Ankesör soruşturmasında bilhassa Türk Silahlı Kuvvetleri (TSK) içindeki kapalı FETÖ yapılanmasının ortaya çıkarıldığı ve soruşturmaların devam edeceği duyurulmuştu.

Yargıtay'ın verdiği son kararla, ankesör soruşturmasının elde edilen kanıtların, FETÖ üyeliği için kullanılabileceğine hükmetti.



Erzincan 2. Ağır Ceza Mahkemesi’nde görülen bir davada, astsubay olarak vazife yapan sanığın, FETÖ mahrem imamlarıyla sabit çizgilerden bağlantı kurulduğunun tespit edildiği belirtildi. Görülen dava sonucunda sanık hakkında FETÖ üyeliğinden 6 yıl 10 ay 15 gün mahpus cezası ile cezalandırılmasına ve hükmen tutukluluk halinin devamına karar verildi. Erzurum Bölge Adliye Mahkemesi 2. Ceza Dairesi tarafından da istinaf talebinin reddine karar verilmesi üzerine evrakın Yargıtay’a gönderildi.

YARGITAY’DAN KRİTİK KARAR: KANIT OLARAK KULLANILABİLİNİR

Belgeyi inceleyen Yargıtay 16. Ceza Dairesi, 6 Kasım 2019 tarihinde verdiği kararda sabit sınırlardan yapılan aramaların FETÖ üyeliğine kanıt olarak kullanılabileceğini kaydetti. Bu kararla Yargıtay, sabit (büfe/ankesörlü) ve ardışık aramaların örgütün zımnilik ve deşifre olmamak kuralına uygun olarak örgütsel irtibatı sağlamak gayesiyle kullanılan askeri mahrem yapılanmasının irtibat kurma tekniklerinden biri olduğuna hükmetti.

Yargıtay’ın bu kararı ankesör soruşturmalarında bir birinci oldu.
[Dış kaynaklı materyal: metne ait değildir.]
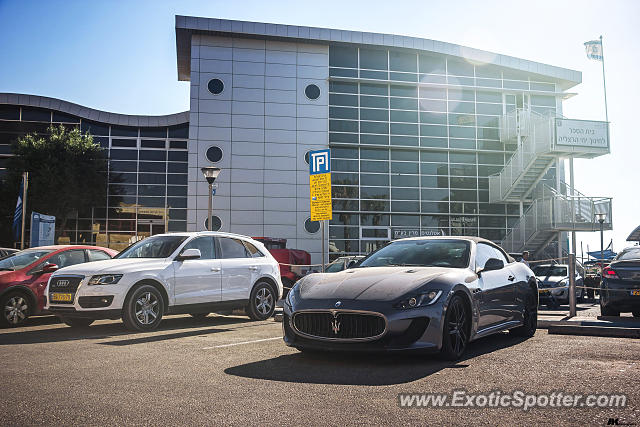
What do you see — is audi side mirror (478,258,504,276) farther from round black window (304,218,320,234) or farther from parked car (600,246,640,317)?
round black window (304,218,320,234)

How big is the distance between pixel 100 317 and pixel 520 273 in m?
6.28

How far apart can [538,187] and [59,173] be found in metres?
26.3

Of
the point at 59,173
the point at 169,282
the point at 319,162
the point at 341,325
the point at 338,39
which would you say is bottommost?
the point at 341,325

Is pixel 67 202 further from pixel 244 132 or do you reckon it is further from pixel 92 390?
pixel 92 390

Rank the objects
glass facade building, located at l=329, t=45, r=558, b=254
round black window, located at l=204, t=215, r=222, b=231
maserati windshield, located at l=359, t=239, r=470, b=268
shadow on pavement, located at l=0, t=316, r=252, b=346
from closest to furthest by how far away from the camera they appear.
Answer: maserati windshield, located at l=359, t=239, r=470, b=268
shadow on pavement, located at l=0, t=316, r=252, b=346
round black window, located at l=204, t=215, r=222, b=231
glass facade building, located at l=329, t=45, r=558, b=254

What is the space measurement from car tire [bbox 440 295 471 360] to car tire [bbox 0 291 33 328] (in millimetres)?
8100

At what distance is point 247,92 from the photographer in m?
33.0

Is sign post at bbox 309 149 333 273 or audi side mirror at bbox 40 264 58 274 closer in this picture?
audi side mirror at bbox 40 264 58 274

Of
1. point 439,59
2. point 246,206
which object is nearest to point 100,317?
point 246,206

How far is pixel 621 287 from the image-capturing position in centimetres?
1179

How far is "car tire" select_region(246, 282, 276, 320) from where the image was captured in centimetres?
1209

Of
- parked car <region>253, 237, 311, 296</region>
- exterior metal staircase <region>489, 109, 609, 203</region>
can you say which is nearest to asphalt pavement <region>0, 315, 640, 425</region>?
parked car <region>253, 237, 311, 296</region>

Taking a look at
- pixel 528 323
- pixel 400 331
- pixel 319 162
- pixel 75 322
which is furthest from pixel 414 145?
pixel 400 331

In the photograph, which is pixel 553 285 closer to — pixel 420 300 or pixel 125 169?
pixel 420 300
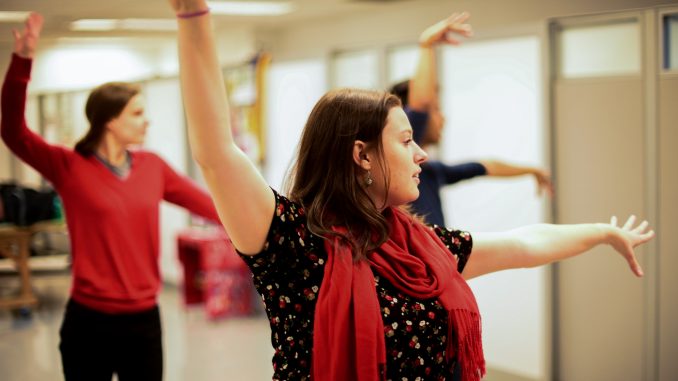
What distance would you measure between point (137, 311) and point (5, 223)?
1112 mm

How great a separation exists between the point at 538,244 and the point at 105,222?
1.33 m

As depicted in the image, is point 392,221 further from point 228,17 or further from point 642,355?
point 228,17

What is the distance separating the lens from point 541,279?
11.7 feet

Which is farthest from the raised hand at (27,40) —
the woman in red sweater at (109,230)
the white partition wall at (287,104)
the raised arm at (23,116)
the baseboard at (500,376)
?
the white partition wall at (287,104)

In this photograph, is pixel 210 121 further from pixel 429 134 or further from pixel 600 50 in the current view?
pixel 600 50

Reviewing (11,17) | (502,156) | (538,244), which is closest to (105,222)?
(11,17)

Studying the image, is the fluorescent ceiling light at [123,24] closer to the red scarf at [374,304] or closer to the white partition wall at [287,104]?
the white partition wall at [287,104]

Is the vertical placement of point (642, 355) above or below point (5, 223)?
below

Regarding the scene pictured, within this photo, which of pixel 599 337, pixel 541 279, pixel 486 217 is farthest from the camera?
pixel 486 217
“KİŞİNİN ÖRGÜTLE İRTİBATINI GÖSTEREN HUKUKA UYGUN KANIT OLACAĞINDA KUŞKU YOKTUR”

Yargıtay 16. Ceza Dairesi verdiği kararda şu tabirleri kullandı:



“…FETÖ/PDY terör örgütü mensuplarının ‘sohbet’ olarak isimlendirdikleri örgütsel toplantılara devam etmek için kamuya açık market büfe vb. yerlerde konseyi bulunan fiyat karşılığı kullanılan sabit sınır yahut ankesörlü sınırları özel usullerle kullandıklarının tespit edilmeleri üzerine, CMK 135/6 unsuru yeterince sabit çizgi ve ankesörlü sınırlara yönelik irtibatın tespiti kararları alınarak uygulamaya konulması, bu cümleden olarak kuşkulu şahısların sınırlarıyla kamuya açık, birbirinden bağımsız büfe, market vb. yerlerde şurası bulunan sabit yahut ankesörlü çizgilerin HTS kayıtlarının incelenmesi, üçüncü şahıslara ilişkin dataların ayıklanması ile yapılan tahliller sonucunda şüphelilere ulaşılmasında hukuka alışılmamış yolların kullanıldığı ileri sürülemeyeceği üzere, ihlal edildiği argüman edilen hakka göre kamu güvenliğinin korunması ve hatayla çaba için sağlanan yaranın üstünlüğünden de kuşku duyulmaması gerekecektir.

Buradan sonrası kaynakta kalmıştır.